The year 2023 kick started multilateral conversations on the first step to the promotion of an Earth-centered global governance, which is the creation of a high-level meeting, tentatively entitled “Earth Assembly”. Based on “evolving non-anthropocentric or Earth-centered paradigm”, the mandate of this new high-level meeting would be “reinforc[ing] multilateralism through the discussion of alternative holistic approaches based on diverse world views that may contribute to the implementation of the 2030 Agenda for Sustainable Development and beyond”.

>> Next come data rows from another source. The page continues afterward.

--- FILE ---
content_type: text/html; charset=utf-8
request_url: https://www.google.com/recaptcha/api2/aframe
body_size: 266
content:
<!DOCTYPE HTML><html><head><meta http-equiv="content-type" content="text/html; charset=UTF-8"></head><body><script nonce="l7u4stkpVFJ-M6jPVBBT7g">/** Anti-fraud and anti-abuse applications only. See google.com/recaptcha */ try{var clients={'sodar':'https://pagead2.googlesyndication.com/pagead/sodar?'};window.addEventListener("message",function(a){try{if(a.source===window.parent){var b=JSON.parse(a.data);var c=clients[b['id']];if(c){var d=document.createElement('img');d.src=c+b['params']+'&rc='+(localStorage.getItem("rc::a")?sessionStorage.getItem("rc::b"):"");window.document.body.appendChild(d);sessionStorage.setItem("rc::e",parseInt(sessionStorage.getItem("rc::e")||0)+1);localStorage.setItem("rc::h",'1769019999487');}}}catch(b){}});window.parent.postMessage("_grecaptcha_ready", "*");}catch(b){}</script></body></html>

Experts from the Harmony with Nature Knowledge Network have advocated for accelerating the negotiations on this meeting during the second Brazilian Forum for the Rights of Nature, held in Ilhéus-Bahia in October 2023. This event laid the groundwork for the upcoming negotiations on the future Earth Assembly, and it should also be part of the negotiations of the Summit of the Future in September 2024, which aims to restore trust in the multilateral system and accelerate the implementation of the 2030 Agenda. One expected result of the Summit of the Future is safeguarding the future. Everyone’s future lies in the advancement of the Earth-centered approach to sustainable development. For that, the creation of a future UN Earth Assembly, as part of the reform of global governance, would strengthen the UN mandate to implement approaches to sustainable development that put Nature at its core.